| What needs to be done |
According to the wedding planning text, what are the legal witnesses confirming when they sign the marriage certificate?

| Provided text |
.....
What
is the most difficult decision to make when it comes
to planning your wedding? Not where, when, or how
much you can afford to spend, though they are
important decisions that are never easy to make.
The most difficult decision is who to share the day
with. Your guest list, and who to involve in the
ceremony. Unless you are an only child it has to be
how to involve your siblings.
It is pretty well expected that a bride will include
all of her sisters in her wedding party, or that a
groom's sister(s) will stand up with the bride.
Nobody knows you as well as your sister(s). So, how
do you solve the dilemma of having more sisters than
will fit your vision (or your budget) for your
wedding party.
When you add close friends to the mix, it becomes
even more difficult because you will need to
navigate several highly emotional issues at the same
time.
Your saving grace could be the simple fact that most
people assume that being a bridesmaid is the only
way to play a significant, but non-speaking, role in
your wedding. However, there are so many more
possibilities, so let's have a look at those before
we talk about the logistics of who to choose and how
to do that in a way that feels fair to everyone.
The traditional expectation of a gender divide in
the wedding party no longer applies. Mix it up. So
each of you gets to keep your own siblings and
besties. No need to hand them over on gender
grounds! .
Your legal witness
To marry legally in Australia you must have two
adults to act as the legal witnesses to the
marriage. They aren't there just to sign the
certificates. They don't actually witness your
signature. When they sign the certificate what
they are doing is confirming that they witnessed
your marriage taking place. This is a role of the
utmost importance because without their presence,
there would be no marriage. And it is a role
that carries with it the responsibility of
testifying in court as to what they saw and heard
happen during the ceremony, should there ever been
any question about the validity of your marriage.
Flower Ladies(s)
.....
| Items from a data source |
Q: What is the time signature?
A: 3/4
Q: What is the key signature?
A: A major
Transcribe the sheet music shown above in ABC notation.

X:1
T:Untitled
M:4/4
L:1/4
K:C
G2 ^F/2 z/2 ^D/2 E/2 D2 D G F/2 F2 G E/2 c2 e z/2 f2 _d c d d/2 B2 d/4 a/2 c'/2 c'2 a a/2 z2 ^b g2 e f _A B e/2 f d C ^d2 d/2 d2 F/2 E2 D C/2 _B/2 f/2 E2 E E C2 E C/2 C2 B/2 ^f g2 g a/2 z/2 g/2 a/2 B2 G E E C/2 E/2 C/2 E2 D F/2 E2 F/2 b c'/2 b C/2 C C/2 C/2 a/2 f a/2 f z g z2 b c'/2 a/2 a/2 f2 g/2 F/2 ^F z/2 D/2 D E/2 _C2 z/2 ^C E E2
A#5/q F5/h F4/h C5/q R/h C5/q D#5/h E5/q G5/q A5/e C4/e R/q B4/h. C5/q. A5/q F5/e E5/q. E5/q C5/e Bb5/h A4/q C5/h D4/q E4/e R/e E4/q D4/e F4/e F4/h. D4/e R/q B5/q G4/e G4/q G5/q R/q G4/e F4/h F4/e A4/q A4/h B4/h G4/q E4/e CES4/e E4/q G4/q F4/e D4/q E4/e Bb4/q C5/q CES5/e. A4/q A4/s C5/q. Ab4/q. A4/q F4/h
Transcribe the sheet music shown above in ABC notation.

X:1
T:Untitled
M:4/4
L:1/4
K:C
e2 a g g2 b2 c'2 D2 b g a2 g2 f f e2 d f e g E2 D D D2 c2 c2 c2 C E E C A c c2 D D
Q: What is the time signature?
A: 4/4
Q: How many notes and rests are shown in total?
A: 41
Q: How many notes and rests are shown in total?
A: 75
.....
| Task response |
They are confirming that they witnessed the marriage taking place.